Dans l’intervalle, toutes les rumeurs, toutes les informations qui ont filtré de Washington se sont révélées trompeuses. Pas de plan de paix basé sur l’initiative saoudienne. Pas de plan du tout d’ailleurs, ni de soutien de la volonté palestinienne, exprimée à l’automne par le premier ministre palestinien Salam Fayyad, de proclamer la création d’un Etat palestinien devant l’ONU. Au-delà des mots, aucun soutien ferme non plus à Mahmoud Abbas, le président d’une Autorité palestinienne gangrenée par l’éternel ballet de négociations infructueuses.
Au contraire, selon la presse israélienne, Washington a multiplié les pressions pour empêcher l’examen par l’assemblée générale de l’ONU du rapport Goldstone relatif aux crimes de guerre de l’armée israélienne et du Hamas durant la guerre à Gaza. Aucune pression n’est intervenue, en revanche, sur Israël, et l’aide militaire (3 milliards de dollars par an) a même été relancée quand, fin décembre, Obama signait le financement de plusieurs programmes israéliens de défense anti-missiles acceptés par Bush, pour un montant de 220 millions de dollars…
Deux moins auparavant, la tournée au Proche-Orient de la secrétaire d’Etat, Hillary Clinton, avait déjà marqué les esprits.

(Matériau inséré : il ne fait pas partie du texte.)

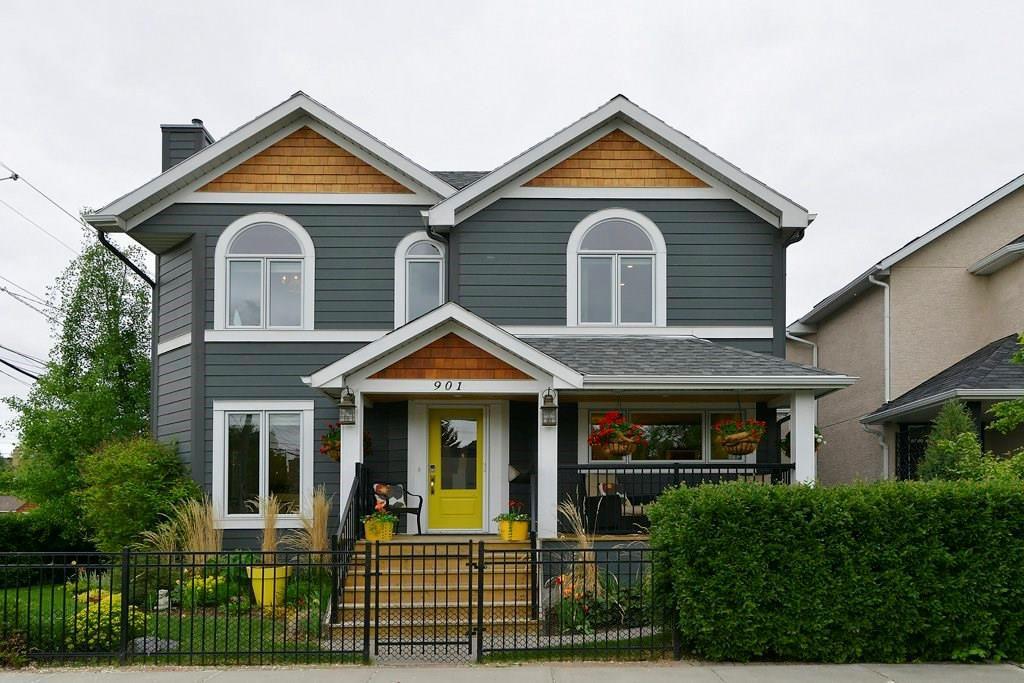 Main Photo: 901 5 Street SW in Calgary: Sunnyside House for sale : MLS®# C4117451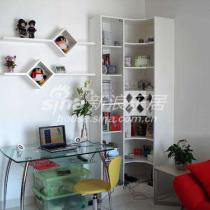 办公桌、书架、书柜带酒架,连贯而紧凑
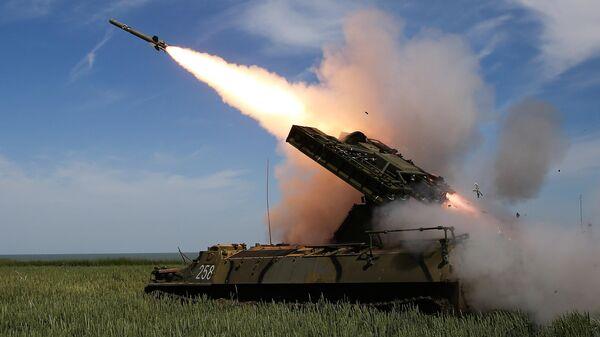 Стрельбы из зенитно-ракетного комплекса Стрела-10М3 на всеармейском конкурсе Чистое небо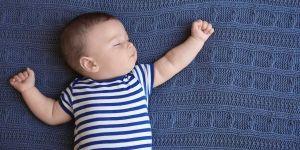 Śpiworek dla niemowlaka do spania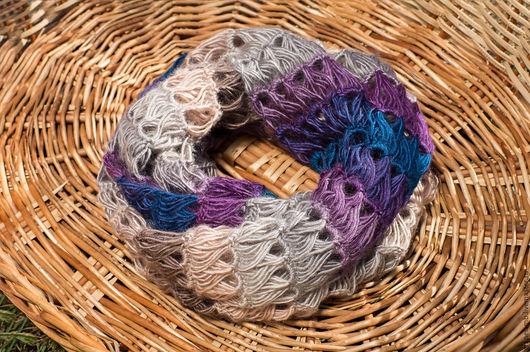 Очень нежный и при этом с насыщенными цветовыми акцентами шарф-снуд удобного размера и оригинальной вязки.  Цена - 3500 рублей.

En qualifiant de «sans précédent» les efforts de Nétanyahou en dépit du refus d’Israël de geler la colonisation, Hillary Clinton piétinait la stratégie initialement affirmée par l’administration Obama et convertissait les Etats-Unis à la notion israélienne de «gel partiel».
Face aux critique acerbes, Washington avait alors modéré du bout des lèvres les déclarations d’Hillary Clinton, sans que l’on comprenne si la secrétaire d’Etat avait commis une «gaffe» ou simplement exprimé tout haut ce que la Maison Blanche pensait tout bas. Au final, le voyage de Mrs. Clinton constituait bel et bien une nouvelle preuve «de l’incompétence diplomatique» américaine, pour nombre d’observateurs attentifs tels que le journaliste Charles Enderlin ou l’universitaire américain Arno Mayer.
Ce fut la principale erreur de l’administration Obama: cette série d’hésitations, alors que de nombreux rapports montraient que la colonisation s’accélérait de manière exponentielle, entraînant ainsi le Proche-Orient dans un «temps additionnel» au-delà duquel la création d’un Etat palestinien n’est plus qu’une utopie, selon l’expression du journaliste d’Haaretz, Gideon Levy.
Face à cette impasse qui paraît avoir durablement terni l’image de la jeune administration américaine, et aussi en raison des difficultés rencontrées dans le dossier de l’assurance maladie, la seule réponse prévue par l’équipe d’Obama, si l’on en croit les derniers bruits, consisterait en un désengagement pur et simple de ce dossier, dans une attitude pas si éloignée de celle de George W. Bush. Pour les Palestiniens, la gueule de bois serait alors à la hauteur des espoirs que l’alternance avait fait naître au soir d’un discours du Caire de juin 2009.
Une prise de parole qui demeure aujourd’hui la seule initiative importante d’Obama pour reprendre la main au Proche-Orient.